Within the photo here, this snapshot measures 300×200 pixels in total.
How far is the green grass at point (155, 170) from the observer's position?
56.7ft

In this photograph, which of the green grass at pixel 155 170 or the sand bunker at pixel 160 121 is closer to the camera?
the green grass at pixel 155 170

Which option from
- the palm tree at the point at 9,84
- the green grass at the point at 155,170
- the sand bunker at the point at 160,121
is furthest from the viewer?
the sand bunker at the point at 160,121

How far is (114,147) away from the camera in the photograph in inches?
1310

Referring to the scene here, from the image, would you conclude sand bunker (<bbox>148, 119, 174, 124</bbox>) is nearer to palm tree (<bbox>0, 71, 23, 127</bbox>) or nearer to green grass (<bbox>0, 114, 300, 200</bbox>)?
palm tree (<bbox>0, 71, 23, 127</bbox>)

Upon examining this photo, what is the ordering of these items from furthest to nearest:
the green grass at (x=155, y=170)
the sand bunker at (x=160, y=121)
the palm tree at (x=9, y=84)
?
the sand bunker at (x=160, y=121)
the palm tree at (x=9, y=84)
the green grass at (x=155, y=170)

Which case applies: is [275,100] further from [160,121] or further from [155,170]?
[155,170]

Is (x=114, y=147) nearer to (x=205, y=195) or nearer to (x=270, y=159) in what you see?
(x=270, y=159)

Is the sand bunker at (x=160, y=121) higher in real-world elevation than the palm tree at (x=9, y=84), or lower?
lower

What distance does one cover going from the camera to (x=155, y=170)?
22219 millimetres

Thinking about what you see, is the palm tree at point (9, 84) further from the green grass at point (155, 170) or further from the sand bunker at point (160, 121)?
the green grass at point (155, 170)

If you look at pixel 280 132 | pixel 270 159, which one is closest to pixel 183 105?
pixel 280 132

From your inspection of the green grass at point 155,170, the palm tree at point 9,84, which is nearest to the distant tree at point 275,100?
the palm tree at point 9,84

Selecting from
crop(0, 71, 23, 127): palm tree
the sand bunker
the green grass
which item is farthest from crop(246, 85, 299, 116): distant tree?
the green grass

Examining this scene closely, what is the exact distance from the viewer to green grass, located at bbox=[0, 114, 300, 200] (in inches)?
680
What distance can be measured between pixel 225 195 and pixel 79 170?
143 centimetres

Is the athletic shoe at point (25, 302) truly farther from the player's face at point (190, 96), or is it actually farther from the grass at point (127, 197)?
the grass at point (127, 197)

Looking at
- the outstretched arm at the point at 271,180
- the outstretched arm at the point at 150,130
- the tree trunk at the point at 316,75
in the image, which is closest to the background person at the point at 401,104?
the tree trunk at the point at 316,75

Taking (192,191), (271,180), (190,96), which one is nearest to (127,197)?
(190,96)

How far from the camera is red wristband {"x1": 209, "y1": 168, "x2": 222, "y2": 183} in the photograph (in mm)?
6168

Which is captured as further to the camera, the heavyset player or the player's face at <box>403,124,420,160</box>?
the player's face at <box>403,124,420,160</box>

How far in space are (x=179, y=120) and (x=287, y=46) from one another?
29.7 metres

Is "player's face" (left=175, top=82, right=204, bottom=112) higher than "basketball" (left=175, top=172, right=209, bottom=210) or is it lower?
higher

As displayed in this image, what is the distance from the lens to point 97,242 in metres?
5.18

________________________________________

**Brief:** Set down the material above again, word for word.

**Solution to this problem:**
Within the photo here, this snapshot measures 300×200 pixels in total.
How far is the green grass at point (155, 170) from the observer's position?
56.7ft

In this photograph, which of the green grass at pixel 155 170 or the sand bunker at pixel 160 121 is closer to the camera?
the green grass at pixel 155 170

Which option from
- the palm tree at the point at 9,84
- the green grass at the point at 155,170
- the sand bunker at the point at 160,121
is furthest from the viewer?
the sand bunker at the point at 160,121

How far is (114,147) away from the camera in the photograph in inches?
1310

Referring to the scene here, from the image, would you conclude sand bunker (<bbox>148, 119, 174, 124</bbox>) is nearer to palm tree (<bbox>0, 71, 23, 127</bbox>) or nearer to green grass (<bbox>0, 114, 300, 200</bbox>)?
palm tree (<bbox>0, 71, 23, 127</bbox>)

Upon examining this photo, what is the ordering of these items from furthest to nearest:
the green grass at (x=155, y=170)
the sand bunker at (x=160, y=121)
the palm tree at (x=9, y=84)
?
the sand bunker at (x=160, y=121)
the palm tree at (x=9, y=84)
the green grass at (x=155, y=170)

Which case applies: is [275,100] further from [160,121] or further from [155,170]?
[155,170]

Is (x=114, y=147) nearer to (x=205, y=195) or nearer to (x=270, y=159) in what you see?
(x=270, y=159)

Is the sand bunker at (x=160, y=121) higher in real-world elevation than the palm tree at (x=9, y=84), or lower?
lower

What distance does one cover going from the camera to (x=155, y=170)?
22219 millimetres

Thinking about what you see, is the palm tree at point (9, 84) further from the green grass at point (155, 170) or further from the sand bunker at point (160, 121)?
the green grass at point (155, 170)

If you look at pixel 280 132 | pixel 270 159, which one is closest to pixel 183 105?
pixel 280 132

From your inspection of the green grass at point 155,170, the palm tree at point 9,84, which is nearest to the distant tree at point 275,100?
the palm tree at point 9,84

Selecting from
crop(0, 71, 23, 127): palm tree
the sand bunker
the green grass
which item is farthest from crop(246, 85, 299, 116): distant tree?
the green grass

Examining this scene closely, what is the exact distance from the viewer to green grass, located at bbox=[0, 114, 300, 200] (in inches)?
680
What distance can be measured between pixel 225 195 and pixel 79 170?
143 centimetres

Is the athletic shoe at point (25, 302) truly farther from the player's face at point (190, 96), or is it actually farther from the grass at point (127, 197)?
the grass at point (127, 197)

Looking at
- the outstretched arm at the point at 271,180
- the outstretched arm at the point at 150,130
- the tree trunk at the point at 316,75
in the image, which is closest to the background person at the point at 401,104?
the tree trunk at the point at 316,75

Taking (192,191), (271,180), (190,96), which one is nearest to (127,197)?
(190,96)

How far from the camera is red wristband {"x1": 209, "y1": 168, "x2": 222, "y2": 183} in the photograph (in mm)?
6168

Which is captured as further to the camera, the heavyset player or the player's face at <box>403,124,420,160</box>?
the player's face at <box>403,124,420,160</box>

How far in space are (x=179, y=120) and (x=287, y=46) from one another?
29.7 metres

Is "player's face" (left=175, top=82, right=204, bottom=112) higher than "basketball" (left=175, top=172, right=209, bottom=210) or is it lower?
higher

As displayed in this image, what is the distance from the lens to point 97,242 in metres?
5.18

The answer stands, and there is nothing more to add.